Foliage color is the clear distinguisher. Green fountain grass has green blades. Purple fountain grass (‘Rubrum’) has deep burgundy-red to purple foliage that’s visible from a distance. At the nursery, look at the plant tag carefully — it should say ‘Rubrum’ or purple fountain grass. If a “fountain grass” is green, don’t buy it in Arizona.
When should I cut it back?
Late winter — February in Phoenix, after the coldest nights have passed and before new growth begins. Cut the clump to 4 to 6 inches from the ground. This is the single most important maintenance task for keeping fountain grass looking good year after year.
How long do the plants last?
In Phoenix conditions, purple fountain grass typically performs well for three to five years before clumps begin to open up and die out in the center — a normal pattern for ornamental bunch grasses.

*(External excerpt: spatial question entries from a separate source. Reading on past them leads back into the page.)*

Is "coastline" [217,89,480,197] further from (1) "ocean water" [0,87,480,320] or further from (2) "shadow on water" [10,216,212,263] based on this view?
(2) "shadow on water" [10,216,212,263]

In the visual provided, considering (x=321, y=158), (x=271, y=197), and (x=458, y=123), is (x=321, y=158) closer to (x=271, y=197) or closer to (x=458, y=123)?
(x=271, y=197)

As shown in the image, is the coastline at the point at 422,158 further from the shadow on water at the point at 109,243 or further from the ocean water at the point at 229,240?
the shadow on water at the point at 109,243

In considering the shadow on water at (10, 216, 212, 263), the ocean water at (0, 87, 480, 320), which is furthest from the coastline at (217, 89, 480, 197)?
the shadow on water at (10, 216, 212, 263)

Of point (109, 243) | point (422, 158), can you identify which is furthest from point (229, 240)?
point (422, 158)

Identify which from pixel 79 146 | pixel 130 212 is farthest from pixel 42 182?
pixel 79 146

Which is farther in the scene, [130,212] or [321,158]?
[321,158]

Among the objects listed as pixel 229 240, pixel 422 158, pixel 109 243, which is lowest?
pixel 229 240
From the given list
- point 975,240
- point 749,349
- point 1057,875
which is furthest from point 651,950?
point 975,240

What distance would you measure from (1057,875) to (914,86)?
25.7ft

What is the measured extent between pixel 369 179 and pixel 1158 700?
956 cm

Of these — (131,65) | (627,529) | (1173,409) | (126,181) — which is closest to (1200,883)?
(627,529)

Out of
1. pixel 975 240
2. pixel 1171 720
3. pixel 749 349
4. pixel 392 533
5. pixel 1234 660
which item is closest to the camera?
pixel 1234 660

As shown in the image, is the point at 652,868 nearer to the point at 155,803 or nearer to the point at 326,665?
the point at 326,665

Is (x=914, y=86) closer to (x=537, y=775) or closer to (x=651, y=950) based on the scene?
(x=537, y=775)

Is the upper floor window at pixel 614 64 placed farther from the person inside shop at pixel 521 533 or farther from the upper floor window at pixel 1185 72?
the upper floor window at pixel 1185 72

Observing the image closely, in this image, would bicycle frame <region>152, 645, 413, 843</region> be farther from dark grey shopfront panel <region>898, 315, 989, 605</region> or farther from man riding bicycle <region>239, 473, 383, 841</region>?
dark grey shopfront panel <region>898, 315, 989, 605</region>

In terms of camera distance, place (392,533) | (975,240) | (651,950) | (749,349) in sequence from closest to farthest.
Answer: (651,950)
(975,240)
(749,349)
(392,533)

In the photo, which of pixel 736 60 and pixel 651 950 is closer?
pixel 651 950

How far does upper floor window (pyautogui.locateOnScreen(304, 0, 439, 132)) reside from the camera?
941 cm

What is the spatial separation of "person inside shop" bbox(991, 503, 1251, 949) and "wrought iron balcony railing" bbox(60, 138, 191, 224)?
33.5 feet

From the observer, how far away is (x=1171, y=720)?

Division at that point rejuvenates the plant and extends its useful life. Some well-managed plants last longer; the annual cutback and occasional division are the keys.
Can I plant it near natural desert in Arizona?
The conservative answer is no — or at minimum, use a native alternative instead. Even though ‘Rubrum’ is described as sterile, local invasive species experts have noted that sterility isn’t guaranteed under all conditions, and fountain grass is closely related to buffelgrass, one of the most damaging invasive species in the Sonoran Desert. For properties adjacent to natural desert, deer grass or sacaton are better choices that carry none of the invasive risk.